Immagini, documenti, episodi. Il documento «top se cret» del `62 con cui i servizi indicano allo stato maggiore dell'esercito Usa le opzioni strategiche contro Cuba («Potremmo fare esplodere una nave americana a Guantanamo e incolpare Cuba. Si potrebbe organizzare una falsa campagna terroristica comunista a Miami o persino a Washington che deve colpire i rifugiati cubani. Potremmo affondare una barca piena di rifugiati cubani, oppure incoraggiare i tentativi di omicidio contro i rifugiati cubani negli Stati uniti»). Le liste di persone da far sparire fornite dall'ambasciata Usa in Guatemala. L'assassinio di monsignor Romero a San Salvaror nel marzo `80, per mano del maggiore D'Aubuisson, le 4 suore americane assassinate in Salvador nel dicembre `80, la strage dei 1200 abitanti (tutti civili, fra cui 400 bambini) del villaggio salvadoregno di El Mozote nell'81 ad opera del battaglione d'élite Atlacatl, addestrato dagli americani e con la partecipazione diretta di «consiglieri» americani; l'assassinio dei sei padri gesuiti dell'Università centramericana del Salvador nell'89. Il tutto inoppugnabilmente sostenuto da documenti (non più) riservati e da testimonianze dei protagonisti di allora, nonché dalla forza delle immagini.
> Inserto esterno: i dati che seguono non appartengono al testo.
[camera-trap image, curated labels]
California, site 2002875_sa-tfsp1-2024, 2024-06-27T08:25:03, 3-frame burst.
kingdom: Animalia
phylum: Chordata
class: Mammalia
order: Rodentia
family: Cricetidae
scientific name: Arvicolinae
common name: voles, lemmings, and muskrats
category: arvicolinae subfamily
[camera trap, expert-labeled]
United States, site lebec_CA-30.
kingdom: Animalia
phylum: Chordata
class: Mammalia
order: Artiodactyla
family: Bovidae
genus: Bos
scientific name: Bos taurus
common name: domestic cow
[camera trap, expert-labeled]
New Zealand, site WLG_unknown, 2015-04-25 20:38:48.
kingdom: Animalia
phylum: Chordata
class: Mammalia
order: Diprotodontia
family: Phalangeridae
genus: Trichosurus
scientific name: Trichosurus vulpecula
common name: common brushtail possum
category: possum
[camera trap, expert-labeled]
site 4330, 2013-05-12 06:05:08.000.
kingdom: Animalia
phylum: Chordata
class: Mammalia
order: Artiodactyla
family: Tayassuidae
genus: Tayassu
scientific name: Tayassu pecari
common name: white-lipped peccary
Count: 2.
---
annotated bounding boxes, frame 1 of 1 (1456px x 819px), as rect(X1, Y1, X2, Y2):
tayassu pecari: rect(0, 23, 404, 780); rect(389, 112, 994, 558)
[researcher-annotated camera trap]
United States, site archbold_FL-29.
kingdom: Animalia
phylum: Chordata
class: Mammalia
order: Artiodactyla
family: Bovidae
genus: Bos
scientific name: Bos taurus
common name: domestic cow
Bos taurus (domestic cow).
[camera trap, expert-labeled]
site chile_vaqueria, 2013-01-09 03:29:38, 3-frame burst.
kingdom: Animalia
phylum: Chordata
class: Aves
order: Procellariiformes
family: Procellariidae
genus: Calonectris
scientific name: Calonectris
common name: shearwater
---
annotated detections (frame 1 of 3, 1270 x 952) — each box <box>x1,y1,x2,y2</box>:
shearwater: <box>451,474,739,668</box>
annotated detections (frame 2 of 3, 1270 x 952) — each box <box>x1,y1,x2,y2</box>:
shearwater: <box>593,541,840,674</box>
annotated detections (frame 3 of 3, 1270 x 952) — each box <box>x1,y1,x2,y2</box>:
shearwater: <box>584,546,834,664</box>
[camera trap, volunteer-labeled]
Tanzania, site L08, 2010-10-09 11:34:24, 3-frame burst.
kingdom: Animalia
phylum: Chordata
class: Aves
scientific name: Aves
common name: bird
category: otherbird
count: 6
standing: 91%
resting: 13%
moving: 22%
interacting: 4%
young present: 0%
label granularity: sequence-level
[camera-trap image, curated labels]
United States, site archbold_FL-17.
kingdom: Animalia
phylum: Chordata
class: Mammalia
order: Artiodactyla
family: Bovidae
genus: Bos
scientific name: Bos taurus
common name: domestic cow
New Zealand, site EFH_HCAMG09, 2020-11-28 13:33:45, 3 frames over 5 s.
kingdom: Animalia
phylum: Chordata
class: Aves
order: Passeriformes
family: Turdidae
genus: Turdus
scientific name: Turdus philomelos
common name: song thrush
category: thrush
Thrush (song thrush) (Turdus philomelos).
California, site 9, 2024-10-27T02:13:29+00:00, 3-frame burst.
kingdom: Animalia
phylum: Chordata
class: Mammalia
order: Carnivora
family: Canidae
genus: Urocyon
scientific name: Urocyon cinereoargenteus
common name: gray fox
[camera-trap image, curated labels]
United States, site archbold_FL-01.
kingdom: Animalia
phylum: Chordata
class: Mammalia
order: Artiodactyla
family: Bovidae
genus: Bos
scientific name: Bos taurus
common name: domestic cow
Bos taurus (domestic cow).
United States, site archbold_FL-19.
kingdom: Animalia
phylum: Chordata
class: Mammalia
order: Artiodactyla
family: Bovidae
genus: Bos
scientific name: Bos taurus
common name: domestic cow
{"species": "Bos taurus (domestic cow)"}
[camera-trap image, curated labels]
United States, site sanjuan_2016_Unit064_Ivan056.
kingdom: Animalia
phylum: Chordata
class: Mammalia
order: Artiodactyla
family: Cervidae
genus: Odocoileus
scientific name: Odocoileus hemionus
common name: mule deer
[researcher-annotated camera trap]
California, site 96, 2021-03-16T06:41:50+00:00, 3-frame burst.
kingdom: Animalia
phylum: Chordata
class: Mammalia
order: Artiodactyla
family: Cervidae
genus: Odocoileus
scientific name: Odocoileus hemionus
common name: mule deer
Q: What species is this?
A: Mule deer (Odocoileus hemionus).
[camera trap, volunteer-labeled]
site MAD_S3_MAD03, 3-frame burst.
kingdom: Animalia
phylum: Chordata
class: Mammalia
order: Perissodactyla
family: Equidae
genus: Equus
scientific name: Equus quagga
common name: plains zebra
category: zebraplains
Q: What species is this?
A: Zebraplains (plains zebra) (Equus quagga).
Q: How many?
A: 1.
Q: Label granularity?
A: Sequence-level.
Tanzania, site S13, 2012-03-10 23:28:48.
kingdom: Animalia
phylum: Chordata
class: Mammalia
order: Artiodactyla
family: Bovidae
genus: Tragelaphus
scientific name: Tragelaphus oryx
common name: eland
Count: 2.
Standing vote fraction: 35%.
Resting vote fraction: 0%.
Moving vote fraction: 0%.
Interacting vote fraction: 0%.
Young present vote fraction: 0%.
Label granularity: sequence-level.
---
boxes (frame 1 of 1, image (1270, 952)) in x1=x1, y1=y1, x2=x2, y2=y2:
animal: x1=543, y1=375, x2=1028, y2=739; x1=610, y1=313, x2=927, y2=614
Poi i manuali e le pratiche di tortura a Fort Benning, in Georgia, la famosa «School of the Americas» per dove sono passati tutti i killer e torturatori della «parte giusta»: «A school of assassins and terrorists», dice Roy Bourgeois, un ex veterano del Vietnam fattosi prete. Poi i massacri della fine anni `90 contro la popolazione kurda. Non per mano di Saddam ma del governo e dei militari turchi armati dagli Stati uniti del liberal Clinton, dall'Inghilterra del laburista Blair, dalla Germania del socialdemocratico Schroeder. Poi le stragi a Timor est, non solo i 200 mila morti del `75 per mano delle truppe indonesiane di Suharto, che aveva chiesto - e ottenuto - il permesso all'accoppiata Ford-Kissinger, ma anche i 4 mila morti del `99 con Clinton-Albright al timone, quelli dell'«interventismo umanitario». Poi la Cecenia di Putin, «2879 decessi avvenuti al di fuori di ogni scontro armato o bombardamento nel solo anno 2002» e «con il plauso di gran parte dell'occidente democratico» .
Meravigliarsi? Indignarsi? E perché mai: «Noi scegliamo la libertà e la dignità della vita». Parola di Bush.